MARTIAN PIXELS: If you'd like to examine the surface of Mars in minute detail you could set up a space mission and travel there. Or you could download the high resolution image the European Space Agency has released. The image comprises 2702 individual swaths of the martian surface that together represent 87.8% of the entire planet. 61.5% of the entire surface is mapped at a resolution of 20 m per pixel or better. Some spots are missing because the relevant image was particularly affected by dust or atmospheric effects. The images were captured over around 10 years by the Mars Express craft, using a high-resolution stereo camera. Metre by metre we're filling in the picture of our solar system.
UP DOWN TURN AROUND: Ricoh's omnidirectional camera takes a full 360 degree panoramic image in one shot. Two fisheye lenses each cover 180 degrees of view. The prototype camera combines the 2 pictures, then sends them wirelessly to a tablet or smartphone. The image works like a regular panorama, but you can also see up and down, and if you zoom out, the image becomes a sphere.
FAR FLYING HORNETS: The Black Hornet Nano is more than just a toy helicopter. In the hands of British forces in Afghanistan it's a battery-powered mini-drone equipped with a camera that relays video and still images to a handheld control terminal. The 16 gram 10 cm drone can be piloted directly or programmed to follow co-ordinates using GPS at up to 35 Kph. The drones have a range of 800 metres and can fly for up to 30 minutes. That's quite a range.
UV MELT: Manufacturing processes sometimes need objects to be held in place temporarily, for example with a light adhesive. But separating them may require an unwelcome force. The adhesion strength of an organic substance developed by AIST can be varied by shining light on it. Shine green light on the substance and it solidifies, while under UV light, it gradually liquefies. The light doesn't heat or cool it, but only changes how liquid it is. The material is a weak adhesive, but the researchers hope to increase its strength. You'd think there would be medical applications for a substance like that too.

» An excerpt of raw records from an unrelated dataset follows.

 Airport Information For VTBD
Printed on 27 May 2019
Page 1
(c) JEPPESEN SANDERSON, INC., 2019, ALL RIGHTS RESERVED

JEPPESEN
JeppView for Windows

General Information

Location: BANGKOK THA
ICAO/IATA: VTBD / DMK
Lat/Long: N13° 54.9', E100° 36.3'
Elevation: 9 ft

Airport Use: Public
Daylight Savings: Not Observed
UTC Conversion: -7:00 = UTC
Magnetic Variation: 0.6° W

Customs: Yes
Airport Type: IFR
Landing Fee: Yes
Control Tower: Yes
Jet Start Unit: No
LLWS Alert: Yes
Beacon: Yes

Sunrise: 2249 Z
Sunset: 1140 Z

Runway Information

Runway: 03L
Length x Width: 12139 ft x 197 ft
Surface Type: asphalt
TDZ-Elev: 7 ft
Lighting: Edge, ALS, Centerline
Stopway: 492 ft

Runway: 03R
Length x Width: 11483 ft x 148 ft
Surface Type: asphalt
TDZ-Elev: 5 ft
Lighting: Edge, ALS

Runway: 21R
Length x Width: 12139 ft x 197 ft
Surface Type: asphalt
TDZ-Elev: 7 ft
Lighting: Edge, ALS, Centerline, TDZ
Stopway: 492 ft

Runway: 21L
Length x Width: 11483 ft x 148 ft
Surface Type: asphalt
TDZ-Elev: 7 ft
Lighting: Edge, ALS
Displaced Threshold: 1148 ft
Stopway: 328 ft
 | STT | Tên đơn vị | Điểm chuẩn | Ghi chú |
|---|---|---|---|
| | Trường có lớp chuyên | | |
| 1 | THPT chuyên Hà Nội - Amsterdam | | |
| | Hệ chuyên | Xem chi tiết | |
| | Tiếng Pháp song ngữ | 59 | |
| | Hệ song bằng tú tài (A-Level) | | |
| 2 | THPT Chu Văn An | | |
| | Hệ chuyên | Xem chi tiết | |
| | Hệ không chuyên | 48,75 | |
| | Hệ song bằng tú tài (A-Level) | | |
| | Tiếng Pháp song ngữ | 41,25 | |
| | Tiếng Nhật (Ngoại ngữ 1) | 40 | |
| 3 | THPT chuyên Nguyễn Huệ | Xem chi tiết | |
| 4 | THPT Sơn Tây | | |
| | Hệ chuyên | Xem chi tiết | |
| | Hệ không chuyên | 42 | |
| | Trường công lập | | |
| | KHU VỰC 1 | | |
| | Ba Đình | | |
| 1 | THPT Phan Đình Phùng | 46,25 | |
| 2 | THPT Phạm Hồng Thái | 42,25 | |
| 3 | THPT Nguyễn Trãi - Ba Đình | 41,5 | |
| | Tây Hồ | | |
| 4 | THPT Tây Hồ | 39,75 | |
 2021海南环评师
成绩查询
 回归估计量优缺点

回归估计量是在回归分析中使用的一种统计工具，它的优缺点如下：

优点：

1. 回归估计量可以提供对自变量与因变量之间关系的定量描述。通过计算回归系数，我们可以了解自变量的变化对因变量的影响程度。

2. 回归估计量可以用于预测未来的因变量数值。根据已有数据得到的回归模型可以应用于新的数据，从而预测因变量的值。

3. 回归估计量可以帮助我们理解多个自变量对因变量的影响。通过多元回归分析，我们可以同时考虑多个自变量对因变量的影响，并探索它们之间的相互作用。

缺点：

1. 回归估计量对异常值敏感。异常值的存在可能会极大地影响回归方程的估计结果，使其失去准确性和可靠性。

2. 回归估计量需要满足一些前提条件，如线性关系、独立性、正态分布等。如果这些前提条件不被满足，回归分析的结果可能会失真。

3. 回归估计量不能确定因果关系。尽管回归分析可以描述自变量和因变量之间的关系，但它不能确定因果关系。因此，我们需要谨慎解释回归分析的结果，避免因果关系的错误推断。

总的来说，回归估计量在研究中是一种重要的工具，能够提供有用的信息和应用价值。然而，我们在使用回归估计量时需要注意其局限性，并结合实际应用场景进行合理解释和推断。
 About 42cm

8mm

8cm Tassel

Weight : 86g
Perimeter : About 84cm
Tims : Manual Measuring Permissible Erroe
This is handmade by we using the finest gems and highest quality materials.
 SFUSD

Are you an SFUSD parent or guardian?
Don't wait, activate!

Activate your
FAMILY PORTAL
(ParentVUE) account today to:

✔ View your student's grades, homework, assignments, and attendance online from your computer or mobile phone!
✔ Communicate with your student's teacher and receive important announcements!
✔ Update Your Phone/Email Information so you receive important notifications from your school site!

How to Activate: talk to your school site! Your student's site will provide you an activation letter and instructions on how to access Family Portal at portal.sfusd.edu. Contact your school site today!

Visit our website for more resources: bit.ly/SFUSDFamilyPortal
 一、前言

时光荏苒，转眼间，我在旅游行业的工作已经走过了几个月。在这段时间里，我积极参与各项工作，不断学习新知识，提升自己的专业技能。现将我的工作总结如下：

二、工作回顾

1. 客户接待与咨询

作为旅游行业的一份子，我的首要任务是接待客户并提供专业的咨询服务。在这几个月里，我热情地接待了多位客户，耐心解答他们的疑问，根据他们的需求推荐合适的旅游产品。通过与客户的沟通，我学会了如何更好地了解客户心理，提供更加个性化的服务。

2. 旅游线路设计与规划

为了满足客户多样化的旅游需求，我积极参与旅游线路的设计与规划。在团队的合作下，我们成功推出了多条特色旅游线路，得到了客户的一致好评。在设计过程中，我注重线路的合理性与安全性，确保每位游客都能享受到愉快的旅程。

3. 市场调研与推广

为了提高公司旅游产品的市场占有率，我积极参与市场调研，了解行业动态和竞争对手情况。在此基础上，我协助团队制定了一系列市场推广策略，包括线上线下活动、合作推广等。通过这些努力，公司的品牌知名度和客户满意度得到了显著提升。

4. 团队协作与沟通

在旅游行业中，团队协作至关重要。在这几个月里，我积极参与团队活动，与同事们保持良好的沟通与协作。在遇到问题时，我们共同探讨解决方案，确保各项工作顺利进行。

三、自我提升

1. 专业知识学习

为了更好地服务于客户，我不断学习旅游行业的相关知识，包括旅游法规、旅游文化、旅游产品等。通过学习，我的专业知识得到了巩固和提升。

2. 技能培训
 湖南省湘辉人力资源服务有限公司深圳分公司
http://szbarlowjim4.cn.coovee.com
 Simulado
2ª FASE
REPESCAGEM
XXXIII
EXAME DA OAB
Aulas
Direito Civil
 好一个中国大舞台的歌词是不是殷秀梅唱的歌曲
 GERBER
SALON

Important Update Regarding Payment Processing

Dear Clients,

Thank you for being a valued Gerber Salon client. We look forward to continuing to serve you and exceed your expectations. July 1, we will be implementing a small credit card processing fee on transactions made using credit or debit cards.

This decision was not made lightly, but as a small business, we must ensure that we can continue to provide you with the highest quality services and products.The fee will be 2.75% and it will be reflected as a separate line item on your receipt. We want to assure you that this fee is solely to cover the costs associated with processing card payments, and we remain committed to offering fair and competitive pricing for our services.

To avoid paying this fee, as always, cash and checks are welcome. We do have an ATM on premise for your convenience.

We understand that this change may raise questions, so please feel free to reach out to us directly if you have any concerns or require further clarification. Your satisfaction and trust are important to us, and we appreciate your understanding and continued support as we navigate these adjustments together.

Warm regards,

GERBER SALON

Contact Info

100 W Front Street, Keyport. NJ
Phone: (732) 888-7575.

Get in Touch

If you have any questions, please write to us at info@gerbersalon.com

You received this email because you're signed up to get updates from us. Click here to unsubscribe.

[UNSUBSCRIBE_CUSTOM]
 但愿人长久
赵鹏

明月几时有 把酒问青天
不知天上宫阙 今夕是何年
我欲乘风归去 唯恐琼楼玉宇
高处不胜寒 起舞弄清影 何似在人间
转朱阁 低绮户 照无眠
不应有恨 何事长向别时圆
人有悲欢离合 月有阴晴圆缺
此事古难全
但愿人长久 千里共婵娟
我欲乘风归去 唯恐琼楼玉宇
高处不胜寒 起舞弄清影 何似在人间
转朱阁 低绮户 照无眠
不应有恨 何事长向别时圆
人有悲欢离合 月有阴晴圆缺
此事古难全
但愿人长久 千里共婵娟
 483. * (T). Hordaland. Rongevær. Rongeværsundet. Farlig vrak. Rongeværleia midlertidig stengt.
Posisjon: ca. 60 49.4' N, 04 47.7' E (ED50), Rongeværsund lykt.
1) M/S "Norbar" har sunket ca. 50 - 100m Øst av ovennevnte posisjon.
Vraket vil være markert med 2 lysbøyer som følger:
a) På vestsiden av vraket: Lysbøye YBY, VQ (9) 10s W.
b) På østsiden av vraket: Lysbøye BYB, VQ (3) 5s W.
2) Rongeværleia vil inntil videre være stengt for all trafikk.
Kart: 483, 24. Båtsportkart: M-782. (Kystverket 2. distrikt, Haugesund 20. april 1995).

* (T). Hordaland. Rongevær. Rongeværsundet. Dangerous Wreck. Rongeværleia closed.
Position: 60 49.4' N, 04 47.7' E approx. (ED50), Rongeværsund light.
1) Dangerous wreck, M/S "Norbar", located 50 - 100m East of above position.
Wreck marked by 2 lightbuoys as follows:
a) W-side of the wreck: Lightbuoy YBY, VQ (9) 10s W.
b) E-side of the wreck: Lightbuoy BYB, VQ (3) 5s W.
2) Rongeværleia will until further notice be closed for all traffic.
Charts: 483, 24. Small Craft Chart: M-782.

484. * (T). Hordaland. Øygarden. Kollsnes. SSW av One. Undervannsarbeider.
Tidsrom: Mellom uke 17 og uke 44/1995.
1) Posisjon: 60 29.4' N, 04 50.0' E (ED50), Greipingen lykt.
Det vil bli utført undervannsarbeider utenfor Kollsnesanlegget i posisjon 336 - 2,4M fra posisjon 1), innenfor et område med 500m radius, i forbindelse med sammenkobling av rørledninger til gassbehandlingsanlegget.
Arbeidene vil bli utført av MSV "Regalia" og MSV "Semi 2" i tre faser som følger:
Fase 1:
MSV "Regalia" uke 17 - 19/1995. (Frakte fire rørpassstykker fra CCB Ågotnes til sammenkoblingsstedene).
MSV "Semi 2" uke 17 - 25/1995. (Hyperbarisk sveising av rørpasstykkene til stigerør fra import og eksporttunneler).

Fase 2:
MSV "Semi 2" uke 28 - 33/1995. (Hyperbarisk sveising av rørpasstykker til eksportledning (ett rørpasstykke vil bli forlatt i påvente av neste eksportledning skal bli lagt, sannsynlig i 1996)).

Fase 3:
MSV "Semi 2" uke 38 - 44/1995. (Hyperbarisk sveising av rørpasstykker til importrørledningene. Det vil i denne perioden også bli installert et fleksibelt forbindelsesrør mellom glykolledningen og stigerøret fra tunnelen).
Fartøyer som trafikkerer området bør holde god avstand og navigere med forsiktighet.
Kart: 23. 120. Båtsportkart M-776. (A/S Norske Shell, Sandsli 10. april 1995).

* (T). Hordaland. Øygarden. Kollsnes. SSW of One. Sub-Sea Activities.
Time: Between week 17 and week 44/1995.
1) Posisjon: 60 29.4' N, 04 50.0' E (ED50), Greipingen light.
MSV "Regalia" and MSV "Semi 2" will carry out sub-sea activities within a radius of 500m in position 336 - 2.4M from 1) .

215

SHIVER THE TIMBERS: The hulls of ships accumulate bacteria that increase drag, reduce energy efficiency and block or clog undersea sensors. What's more, the biofilm may attract seaweed, worms, and mussels. One way to help prevent this build-up is to use toxic paints that kill bacteria but are bad for the environment. Now researchers at Duke University think that ships could shake the bacteria off, literally. They've developed a material that deforms in response to electricity. Flicking a switch could cause the coating to move and deform, shaking off bacteria and other organisms. So would it take a single big shake now and again or frequent tiny shakes?